CGTP-IN marca para Setembro jornada contra o pacote laboral

A CGTP-IN considerou «a gravidade dos conteúdos e a calendarização do Governo, com reuniões já marcadas», e convocou para 20 de Setembro uma jornada nacional de luta contra o pacote laboral.

Avança-se no esclarecimento e na mobilização para derrotar este assalto

A decisão da confederação foi anunciada na manhã de sexta-feira, dia 22, pelo Secretário-Geral, numa conferência de imprensa, no Porto. Tiago Oliveira, citado pela agência Lusa, considerou que se trata de um pacote legislativo «profundamente ideológico, que responde aos interesses apenas das empresas e dos grandes grupos económicos e coloca os trabalhadores, logo à partida, numa situação de fragilidade».

Apelando à «convergência de todos» neste combate, alertou que não se pode admitir que «aquilo que é muito mau venha depois a ser aprovado, com algumas alterações de circunstância, como menos mau».

«Perante a gravidade dos conteúdos e a calendarização do Governo, com reuniões já marcadas para o próximo mês, a CGTP-IN considera fundamental avançar com o esclarecimento dos trabalhadores e com a realização de uma jornada de luta em Setembro», desta forma «marcando, desde já, a rejeição do pacote laboral e a mobilização e acção para o derrotar», afirma-se no comunicado que a Intersindical divulgou, logo após o anúncio da decisão – lançada numa reunião extraordinária da Comissão Executiva da CGTP-IN, no dia 18.

A confederação reafirma que, com o seu anteprojecto de alterações à legislação laboral, o Governo desencadeou «um assalto aos direitos dos trabalhadores».

«Nenhuma», das mais de cem propostas de alteração ao Código do Trabalho e outra legislação, vai «no sentido de resolver os problemas que já hoje existem na legislação laboral». Pelo contrário, o Governo «ataca um conjunto alargado de direitos».

As propostas, saídas do Conselho de Ministros, a 24 de Julho, «visam a perpetuação e agravamento dos baixos salários, promovem a desregulação dos horários, multiplicam os motivos e alargam os prazos para os vínculos precários, facilitam os despedimentos e limitam a defesa e reintegração dos trabalhadores, atacam os direitos de maternidade e paternidade, facilitam a caducidade e promovem a destruição da contratação colectiva, atacam a liberdade sindical e o direito de greve, impondo limitações que ferem de forma profunda estes direitos fundamentais».

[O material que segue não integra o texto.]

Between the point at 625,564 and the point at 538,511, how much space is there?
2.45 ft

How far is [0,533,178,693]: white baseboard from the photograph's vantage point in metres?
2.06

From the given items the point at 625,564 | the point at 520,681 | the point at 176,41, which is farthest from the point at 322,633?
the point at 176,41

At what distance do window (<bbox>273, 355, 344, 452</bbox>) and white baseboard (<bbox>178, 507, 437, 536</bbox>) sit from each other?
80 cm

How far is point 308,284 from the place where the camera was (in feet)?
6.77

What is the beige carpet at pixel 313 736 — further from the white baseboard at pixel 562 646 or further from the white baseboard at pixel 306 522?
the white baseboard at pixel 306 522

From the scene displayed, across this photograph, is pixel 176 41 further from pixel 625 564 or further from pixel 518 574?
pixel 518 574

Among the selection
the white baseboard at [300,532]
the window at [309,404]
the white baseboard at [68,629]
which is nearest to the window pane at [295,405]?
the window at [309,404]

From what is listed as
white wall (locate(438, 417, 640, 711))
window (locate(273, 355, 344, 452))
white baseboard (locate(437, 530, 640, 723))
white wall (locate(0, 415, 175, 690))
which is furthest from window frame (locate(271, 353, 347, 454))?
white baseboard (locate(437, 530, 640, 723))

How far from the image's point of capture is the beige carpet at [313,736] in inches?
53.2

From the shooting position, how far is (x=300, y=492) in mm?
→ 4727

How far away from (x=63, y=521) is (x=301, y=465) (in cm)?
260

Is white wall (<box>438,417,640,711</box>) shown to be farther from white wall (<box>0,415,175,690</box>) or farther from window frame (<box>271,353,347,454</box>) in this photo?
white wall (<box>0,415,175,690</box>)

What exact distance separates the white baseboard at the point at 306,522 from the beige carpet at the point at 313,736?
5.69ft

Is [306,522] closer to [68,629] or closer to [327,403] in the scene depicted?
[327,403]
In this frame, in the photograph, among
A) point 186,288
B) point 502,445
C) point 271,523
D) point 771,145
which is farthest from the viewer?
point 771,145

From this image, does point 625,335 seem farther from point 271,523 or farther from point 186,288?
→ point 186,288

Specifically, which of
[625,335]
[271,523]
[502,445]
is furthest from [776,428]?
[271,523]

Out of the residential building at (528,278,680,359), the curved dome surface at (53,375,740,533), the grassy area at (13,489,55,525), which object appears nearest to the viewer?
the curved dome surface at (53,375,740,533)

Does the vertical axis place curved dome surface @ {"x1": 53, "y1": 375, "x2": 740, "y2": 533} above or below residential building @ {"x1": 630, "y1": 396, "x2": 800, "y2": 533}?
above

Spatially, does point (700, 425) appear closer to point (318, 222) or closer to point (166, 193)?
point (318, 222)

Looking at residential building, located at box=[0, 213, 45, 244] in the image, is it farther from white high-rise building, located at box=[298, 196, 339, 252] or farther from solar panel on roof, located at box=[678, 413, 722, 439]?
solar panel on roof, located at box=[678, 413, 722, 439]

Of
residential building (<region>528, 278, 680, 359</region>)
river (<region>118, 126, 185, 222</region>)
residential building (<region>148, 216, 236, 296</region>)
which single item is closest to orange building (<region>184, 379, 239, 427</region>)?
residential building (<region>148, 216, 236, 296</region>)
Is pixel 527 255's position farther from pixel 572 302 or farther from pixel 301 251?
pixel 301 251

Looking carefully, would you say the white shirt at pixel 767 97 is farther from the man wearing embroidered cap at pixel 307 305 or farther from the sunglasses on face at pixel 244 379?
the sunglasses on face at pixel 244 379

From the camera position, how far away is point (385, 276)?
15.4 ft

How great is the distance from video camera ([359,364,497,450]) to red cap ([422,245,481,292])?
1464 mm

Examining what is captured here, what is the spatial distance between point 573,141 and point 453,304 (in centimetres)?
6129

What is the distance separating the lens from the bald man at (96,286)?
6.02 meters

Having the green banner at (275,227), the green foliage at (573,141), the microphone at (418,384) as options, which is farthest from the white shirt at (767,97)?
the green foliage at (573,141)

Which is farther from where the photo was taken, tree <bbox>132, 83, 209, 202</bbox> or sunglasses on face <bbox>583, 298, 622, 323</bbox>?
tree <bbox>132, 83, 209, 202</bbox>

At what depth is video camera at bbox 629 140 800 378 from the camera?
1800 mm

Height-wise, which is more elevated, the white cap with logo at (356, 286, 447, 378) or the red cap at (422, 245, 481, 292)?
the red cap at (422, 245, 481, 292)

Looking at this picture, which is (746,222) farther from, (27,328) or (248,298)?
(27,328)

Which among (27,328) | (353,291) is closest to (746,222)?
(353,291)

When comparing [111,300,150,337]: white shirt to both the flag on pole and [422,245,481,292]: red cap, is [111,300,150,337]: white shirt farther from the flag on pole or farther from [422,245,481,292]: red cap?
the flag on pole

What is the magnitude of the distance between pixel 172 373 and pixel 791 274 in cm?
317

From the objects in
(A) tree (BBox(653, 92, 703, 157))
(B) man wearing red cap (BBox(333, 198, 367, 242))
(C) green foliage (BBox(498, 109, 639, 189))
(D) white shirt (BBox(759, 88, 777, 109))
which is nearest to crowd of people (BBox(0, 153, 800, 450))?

Para «fazer ouvir a voz dos trabalhadores e elevar o patamar da luta, nos locais de trabalho e nas ruas, dinamizando a mobilização e convergência no combate a esta ofensiva, pela exigência de mais salário e mais direitos, contra o aumento do custo de vida, em defesa dos serviços públicos e das funções sociais do Estado», a CGTP-IN convocou, para dia 20 de Setembro, manifestações no Porto (10h30, Praça do Marquês) e em Lisboa (15h00, Marquês de Pombal).